September 2016
“Ay, kamu nggak papa tanpa bala bantuan? Kita nggak mungkin bawa rewang ke Jakarta. Kamarnya nggak cukup. Terus, aku juga belum tentu bisa selalu pulang awal. Kamu tahu sendiri kerjaanku gimana di sini,” aku masih mengingat alasan Mas Aksa nggak mau membawaku kembali ke Jakarta sebelum Kaida berusia 6 bulan.
Mas Aksa selalu meneleponku setiap aku mengirimkan pesan “Mas, tolong, bawa aku ke Jakarta. Jangan lama-lama, aku bisa mati lebih cepat di sini!” Awalnya Mas Aksa biasa saja, lama-lama dia paham bahwa itu adalah sinyal SOS dariku.
Aku tak sanggup. Aku tak tahan dengan banyaknya pola pengasuhan yang berseberangan dengan Umi. Kaida sudah diberi tontonan YouTube ketika usianya 1.5 bulan. Sudah begitu, aku merasa diremehkan, dianggap tidak tahu apa-apa. Kami berdebat mulai dari hal yang sepele seperti memakai gurita bayi, membedaki alat kelamin bayi, waktu makan, hingga menyusui.

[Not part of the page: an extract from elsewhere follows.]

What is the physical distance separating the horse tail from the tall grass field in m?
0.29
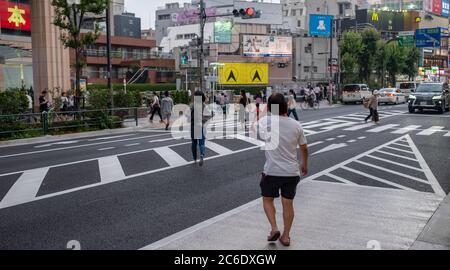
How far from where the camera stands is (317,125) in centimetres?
2427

Berkali-kali Umi berkata, “Kaida itu masih lapar, apa mungkin susumu kurang banyak? Dibotolin aja, ya, kalau langsung kamu susui kan nggak terlihat berapa ml habisnya?”
Seketika aku sewot. Aku memiliki waktu yang melimpah untuk menyusui langsung, mengapa Umi terus menyuruhku untuk menyodorkan dot? Kurasa, Umi sedang berebut waktu menyusui Kaida denganku. Umi begitu bernafsu untuk menyusui Kaida. Sudah begitu, Umi membuatku tak percaya diri dengan berkata ASI-ku tak cukup untuknya. Padahal, setiap menyusui, aku selalu menadahi ASI yang muncrat-muncrat dari payudara sebelah. Kalau dikumpulkan, bisa sampai 100 ml. Aku juga sudah belajar dengan Dokter Dina mengenai posisi menyusui yang disukai Kaida. Kenaikan berat badannya pun lumayan baik. Semua oke, hanya Umi yang terus membuatku gelisah.
Aku sudah memikirkan baik-baik. Aku akan menjadi pengangguran sampai Kaida cukup siap untuk aku titipkan di daycare. No rewang no cry. Asal aku bersama Mas Aksa, kurasa aku mampu melaluinya. Memang sebulan terakhir, terutama sejak ada pergantian direksi, kantor Mas Aksa menjadi sangat menyebalkan. Paternity leave-nya ditolak.
Begitu Kaida berusia 3 bulan, aku memboyongnya kembali ke Jakarta. Umi dan Abah tentu tak mengizinkan. Tetapi, begitu aku katakan bahwa aku akan bekerja lagi dengan Prof. Jenny dan daftar kuliah S2, tiba-tiba saja izin itu keluar dengan gangsar.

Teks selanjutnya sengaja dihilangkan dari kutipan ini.